Vegetable Stock

Anton Edelman's vegetable stock is easy to make and invaluable in the kitchen
By Anton Edelmann
Vegetable Stock
  • Rating:
  • Serves: 400ml
  • Cook Time: 25 minutes
  • Prep Time: 20 minutes
  • Effort: easy

Ingredients

Main

  • 2 tbsp olive oil
  • 25 g unsalted butter
  • 1 onion, or 2 shallots, finely chopped
  • 1 clove garlic, finely chopped
  • half a bulb of fennel, sliced
  • 1 medium leek, finely chopped
  • 30 g trimmings, finely chopped
  • 550 ml water
  • 2 sprigs tarragon, finely chopped
  • 2 sprigs coriander, finely chopped

Method

1. Heat the olive oil and butter together in a large saucepan over a low heat and gently fry the vegetables for 2-3 minutes, without letting them colour.

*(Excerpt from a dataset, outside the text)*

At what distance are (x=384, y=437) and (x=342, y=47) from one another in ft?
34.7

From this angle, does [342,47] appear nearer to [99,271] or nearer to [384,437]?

2. Add the water; bring to the boil and leave to simmer slowly for 15 minutes.

3. Add the chopped herbs and cook for a further 5 minutes.

4. Using a ladle, push the mixture through a strainer to remove the bits and pieces.

5. Use immediately or store in a plastic container until required. Vegetable stock can be frozen.